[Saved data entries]
'''
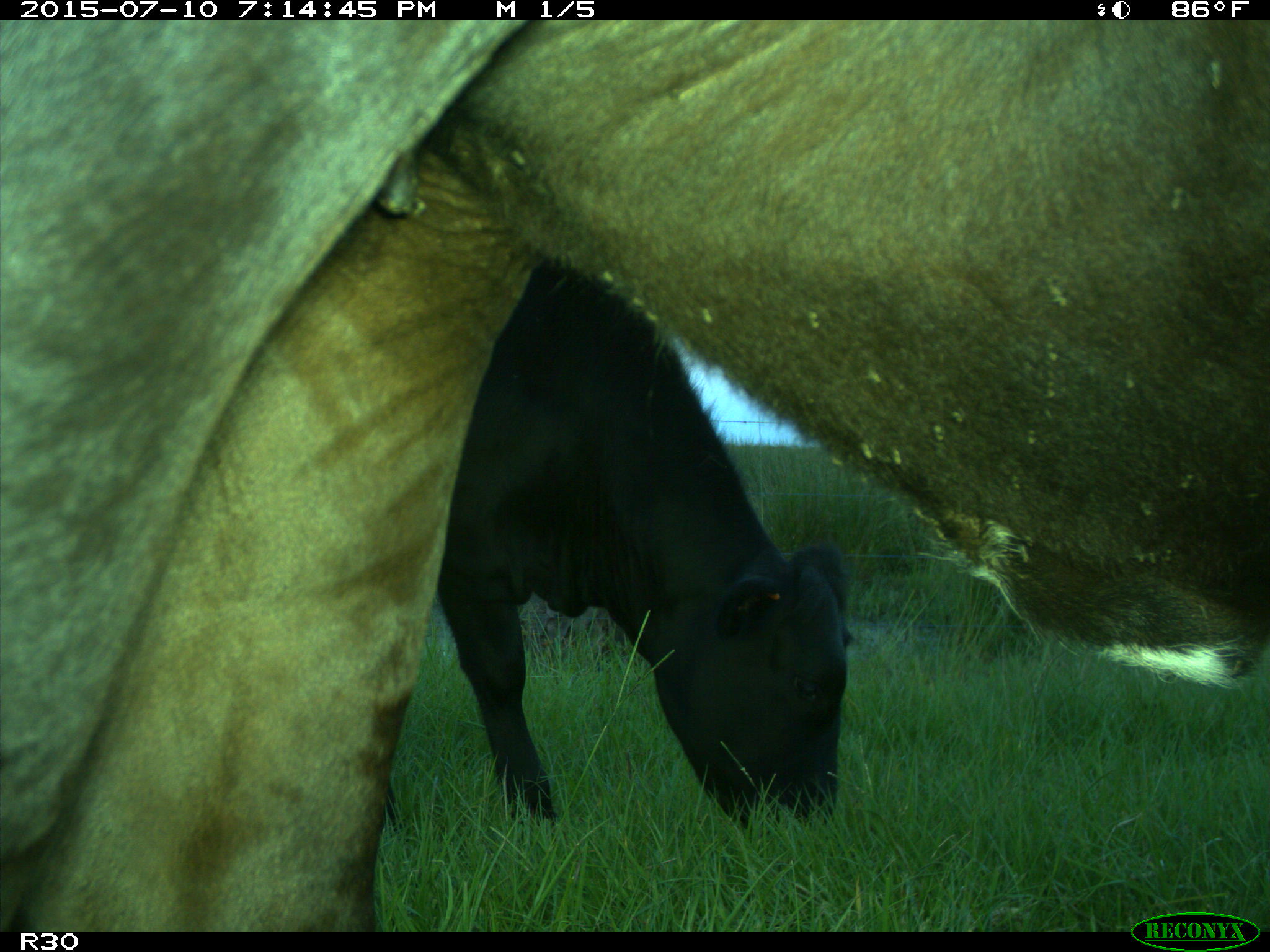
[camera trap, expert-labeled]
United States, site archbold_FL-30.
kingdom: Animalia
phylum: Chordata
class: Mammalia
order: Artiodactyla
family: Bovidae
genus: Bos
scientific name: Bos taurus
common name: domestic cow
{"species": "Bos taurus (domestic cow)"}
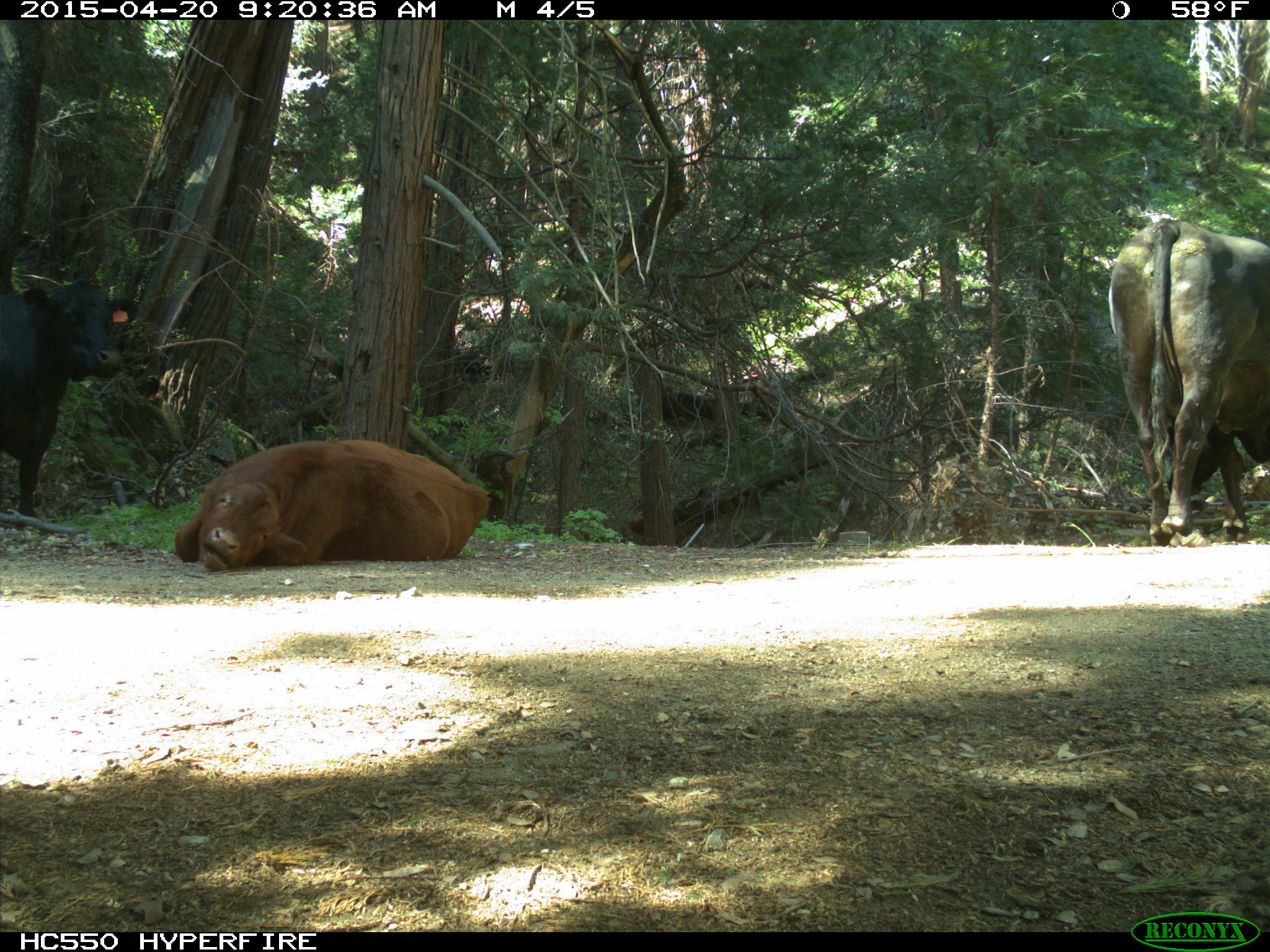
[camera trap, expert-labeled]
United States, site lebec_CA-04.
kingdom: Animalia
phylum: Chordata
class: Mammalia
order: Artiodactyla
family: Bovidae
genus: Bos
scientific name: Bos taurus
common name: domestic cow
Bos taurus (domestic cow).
'''
'''
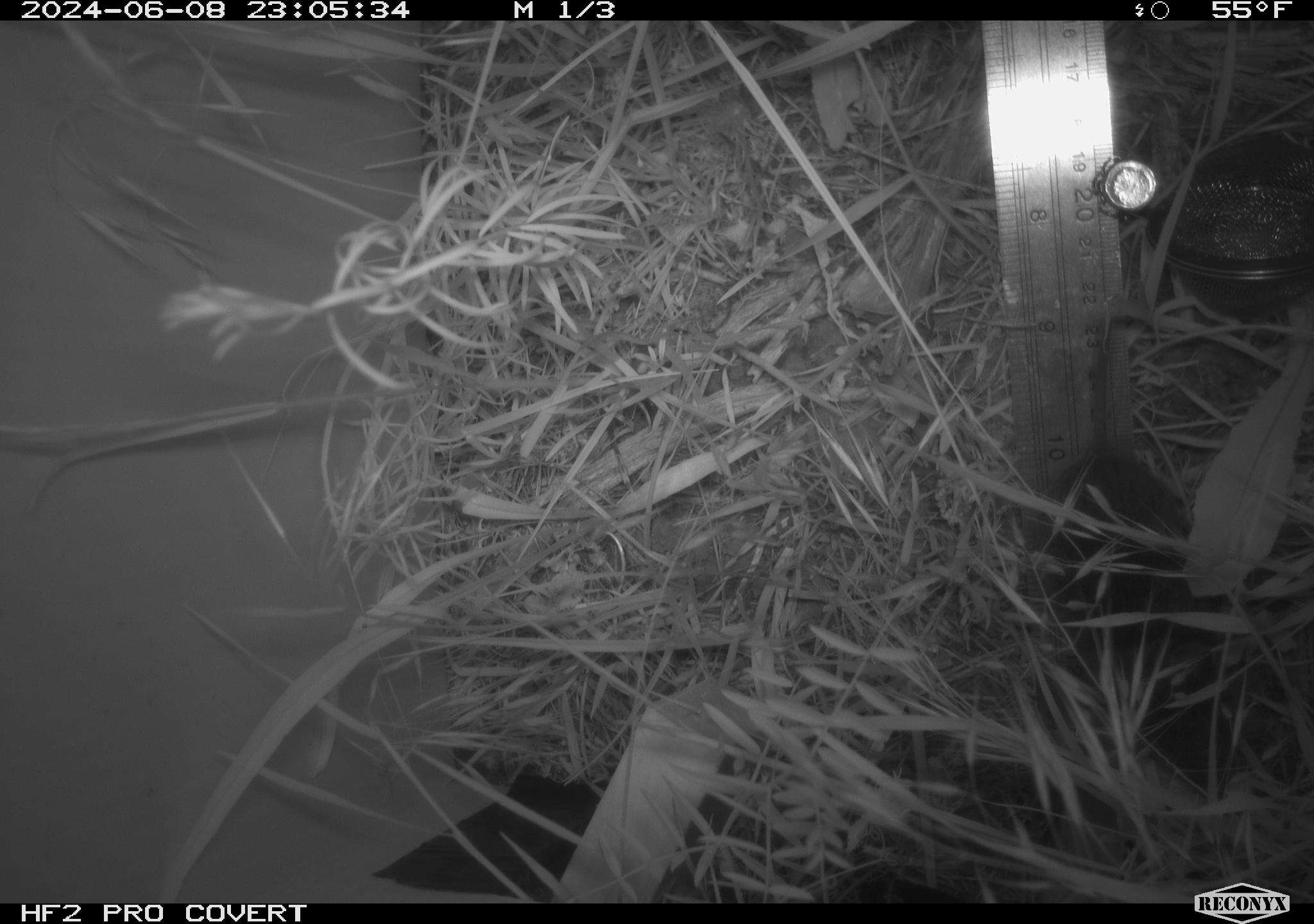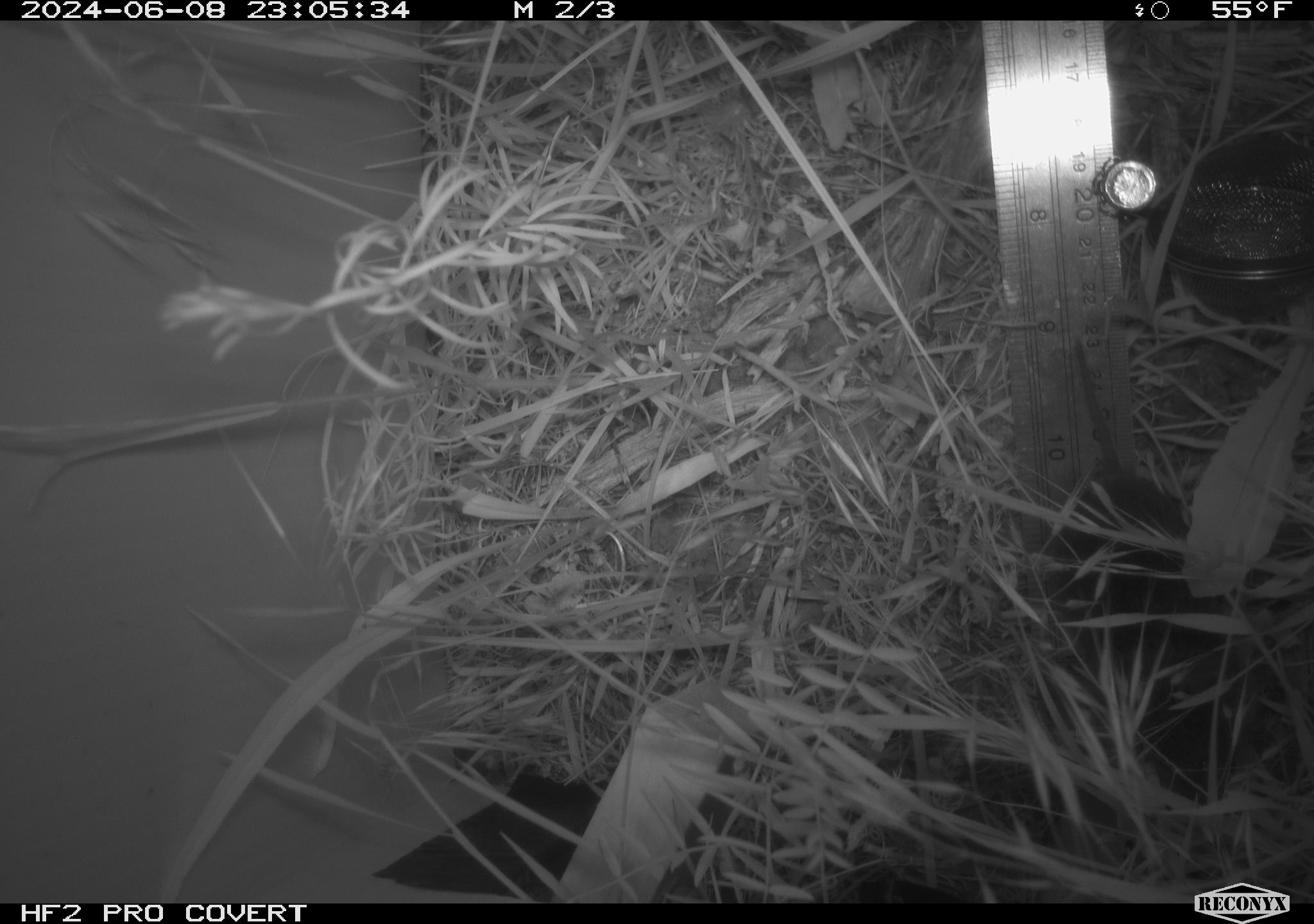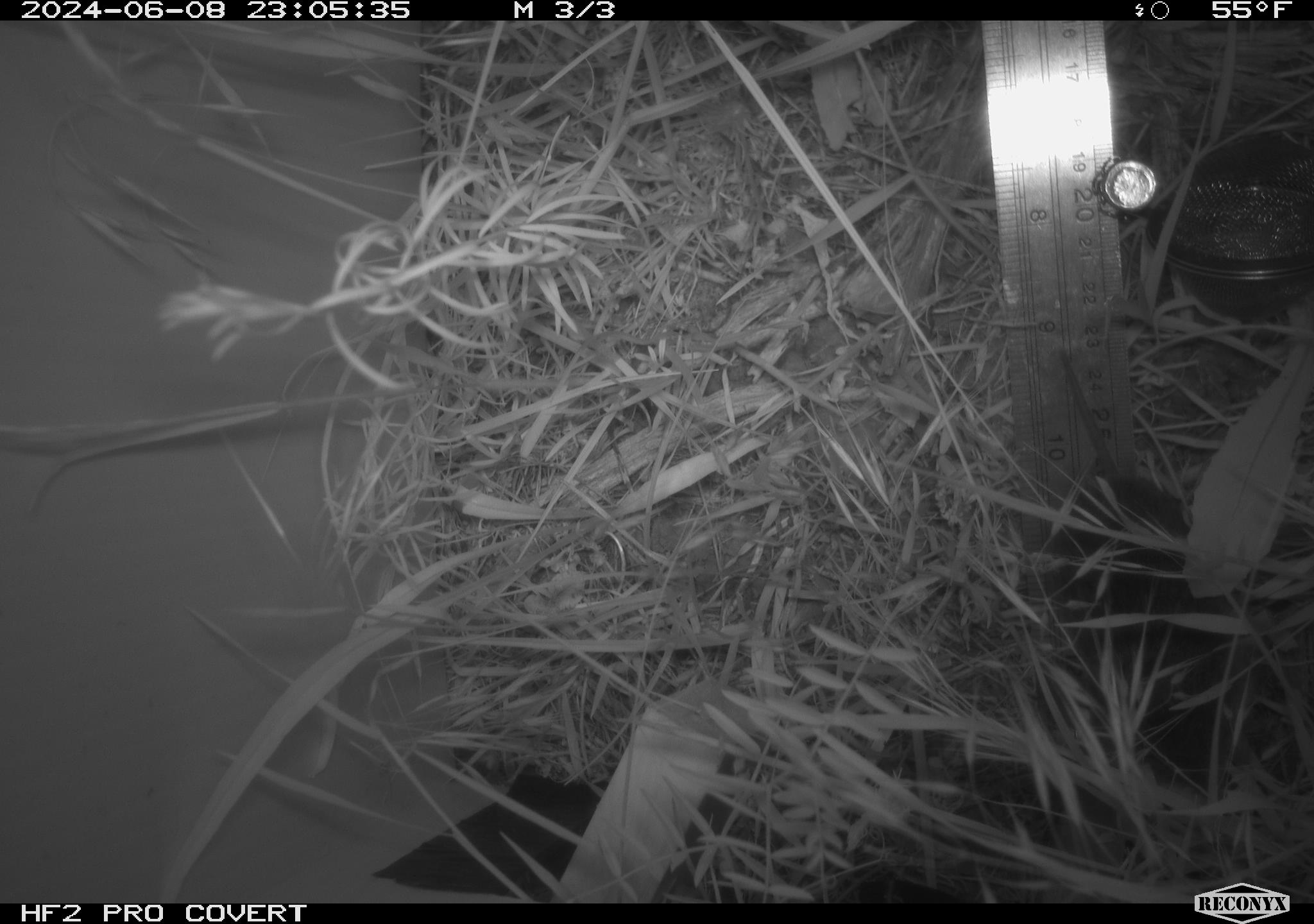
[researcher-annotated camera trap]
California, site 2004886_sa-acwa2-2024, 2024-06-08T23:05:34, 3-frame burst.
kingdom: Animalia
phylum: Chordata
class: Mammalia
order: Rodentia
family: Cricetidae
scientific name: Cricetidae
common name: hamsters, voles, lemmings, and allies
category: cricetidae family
'''
'''
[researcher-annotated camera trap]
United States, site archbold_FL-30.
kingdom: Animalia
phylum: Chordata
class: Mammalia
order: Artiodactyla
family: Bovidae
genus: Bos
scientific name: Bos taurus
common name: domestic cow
'''
• **Instructions to follow**: Each line of the records above that contains the word "site" should be counted; give the resulting number without further words.

• **Result of this exercise**: 4